I don't doubt the doctor may have the patient's interests at heart, but to me, there does seem to be something fundamentally wrong with a direct lie. At a minimum, such lies mean that any statistics developed from these certificates about causes of absences are skewed. It may also mean that HR departments  do not get to see trends about (for example) a pattern of illnesses caused by stress in certain sections or teams.


----------



## huskerdu (3 Aug 2007)

*Re: Reason for Sick Leave*

I know of a case where the GP made sure that he wrote the official latin name for the illness on the sick note, which meant he was telling the truth and also protecting the patients privacy.


----------



## ClubMan (3 Aug 2007)

*Re: Reason for Sick Leave*



RainyDay said:


> I presume that any legal inquiry into the doctor's actions (such as a Medical Council Fitness to Practice inquiry) would override patient/doctor confidentiality.


I would hope that this is not the case and that personal details can only be divulged with the agreement of the patient or relevant next of kin if applicable.


> I don't doubt the doctor may have the patient's interests at heart, but to me, there does seem to be something fundamentally wrong with a direct lie. At a minimum, such lies mean that any statistics developed from these certificates about causes of absences are skewed.


What statistics?


----------



## RainyDay (3 Aug 2007)

*Re: Reason for Sick Leave*



ClubMan said:


> What statistics?


[broken link removed].


----------



## ClubMan (3 Aug 2007)

*Re: Reason for Sick Leave*

Looks like those stats are collated on a partial sampling basis so they are unlikely to be 100% accurate anyway even without (most likely) relatively isolated incidents of doctors issuing sick certs with misleading details. The accuracy of _HSA _statistics would not be something that would worry me personally unduly anyway.


----------



## RainyDay (4 Aug 2007)

*Re: Reason for Sick Leave*

Why would you think that the issuing of certs with misleading details is relatively isolated?


----------



## ailbhe (7 Aug 2007)

*Re: Reason for Sick Leave: s your employer ENTITLED to know exactly what was wrong with u*

I know I was off for a week due to stress (a lot going on at the time). I was having panic attacks etc but the doctor put down "viral infection" as I requested. My employers would not have been sympathetic about me beingoff for a week due to things that were happening in my personal life.
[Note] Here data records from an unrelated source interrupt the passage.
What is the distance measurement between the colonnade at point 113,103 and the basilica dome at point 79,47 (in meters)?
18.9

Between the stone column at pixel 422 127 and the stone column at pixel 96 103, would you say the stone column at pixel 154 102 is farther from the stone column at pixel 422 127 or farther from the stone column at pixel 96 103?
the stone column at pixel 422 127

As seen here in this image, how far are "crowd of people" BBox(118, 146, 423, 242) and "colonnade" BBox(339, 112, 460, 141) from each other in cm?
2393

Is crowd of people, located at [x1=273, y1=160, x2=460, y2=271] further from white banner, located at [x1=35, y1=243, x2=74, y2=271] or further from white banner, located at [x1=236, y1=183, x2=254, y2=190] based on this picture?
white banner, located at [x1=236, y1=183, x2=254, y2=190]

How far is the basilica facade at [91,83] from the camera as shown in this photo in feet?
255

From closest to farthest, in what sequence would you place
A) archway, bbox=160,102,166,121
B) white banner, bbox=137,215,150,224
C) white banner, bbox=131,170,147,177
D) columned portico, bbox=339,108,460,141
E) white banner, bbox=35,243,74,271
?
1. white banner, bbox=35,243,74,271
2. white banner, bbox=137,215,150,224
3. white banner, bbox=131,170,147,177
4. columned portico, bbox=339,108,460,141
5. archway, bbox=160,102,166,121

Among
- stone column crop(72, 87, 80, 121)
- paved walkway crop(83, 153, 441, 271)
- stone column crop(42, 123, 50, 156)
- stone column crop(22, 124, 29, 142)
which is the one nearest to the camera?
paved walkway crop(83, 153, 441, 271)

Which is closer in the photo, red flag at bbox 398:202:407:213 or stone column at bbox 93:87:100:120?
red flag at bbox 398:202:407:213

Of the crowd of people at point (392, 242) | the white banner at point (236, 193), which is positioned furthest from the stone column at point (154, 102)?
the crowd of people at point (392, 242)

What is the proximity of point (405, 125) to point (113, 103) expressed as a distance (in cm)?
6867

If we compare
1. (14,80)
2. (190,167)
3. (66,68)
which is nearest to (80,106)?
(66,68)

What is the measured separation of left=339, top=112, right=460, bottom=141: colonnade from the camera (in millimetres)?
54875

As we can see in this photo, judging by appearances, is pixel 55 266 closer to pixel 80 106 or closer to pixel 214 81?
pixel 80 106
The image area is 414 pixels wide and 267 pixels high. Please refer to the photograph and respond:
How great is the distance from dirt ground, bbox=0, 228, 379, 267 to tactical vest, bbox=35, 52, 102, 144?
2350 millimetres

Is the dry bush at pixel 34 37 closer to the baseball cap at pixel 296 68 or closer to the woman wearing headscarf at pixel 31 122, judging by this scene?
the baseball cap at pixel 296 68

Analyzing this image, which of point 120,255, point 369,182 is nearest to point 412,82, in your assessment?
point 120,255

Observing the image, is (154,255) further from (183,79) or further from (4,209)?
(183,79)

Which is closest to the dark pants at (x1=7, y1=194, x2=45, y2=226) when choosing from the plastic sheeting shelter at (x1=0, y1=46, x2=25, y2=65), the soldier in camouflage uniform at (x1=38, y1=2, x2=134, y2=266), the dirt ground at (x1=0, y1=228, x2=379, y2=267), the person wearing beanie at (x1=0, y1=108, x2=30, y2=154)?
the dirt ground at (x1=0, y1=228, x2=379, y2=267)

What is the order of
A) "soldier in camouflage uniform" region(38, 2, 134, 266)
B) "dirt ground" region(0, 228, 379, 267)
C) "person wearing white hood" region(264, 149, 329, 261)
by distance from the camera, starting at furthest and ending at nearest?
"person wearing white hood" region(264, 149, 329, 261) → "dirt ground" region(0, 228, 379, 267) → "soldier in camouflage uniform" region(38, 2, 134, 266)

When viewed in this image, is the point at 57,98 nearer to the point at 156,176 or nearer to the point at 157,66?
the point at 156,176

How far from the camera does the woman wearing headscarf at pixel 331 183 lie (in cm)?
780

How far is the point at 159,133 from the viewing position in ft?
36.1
I don't see anything wrong with that.


----------



## ClubMan (7 Aug 2007)

*Re: Reason for Sick Leave*



RainyDay said:


> Why would you think that the issuing of certs with misleading details is relatively isolated?


Maybe it's not. I don't know. Personally I don't really care about the accuracy of _HSA _statistics. I would imagine that I am not alone. That's all that I have to say on this matter.


----------



## RainyDay (7 Aug 2007)

*Re: Reason for Sick Leave: s your employer ENTITLED to know exactly what was wrong wi*

At the macro level, I can see there is an issue over whether an employer needs to know the reasons for sick leave. Would anyone like to refer this issue to the Data Protection Commissioner to see if it would pass their 'need to know' test? Perhaps any HR people could advise as to whether an employer ever takes action on these reasons stated on the sick note. So if a sick note states that there was a back injury, should an employer be reassigning a warehouse worker to light duties? If a sick note states stress, should an office worker be reassigned to a less stressful environment?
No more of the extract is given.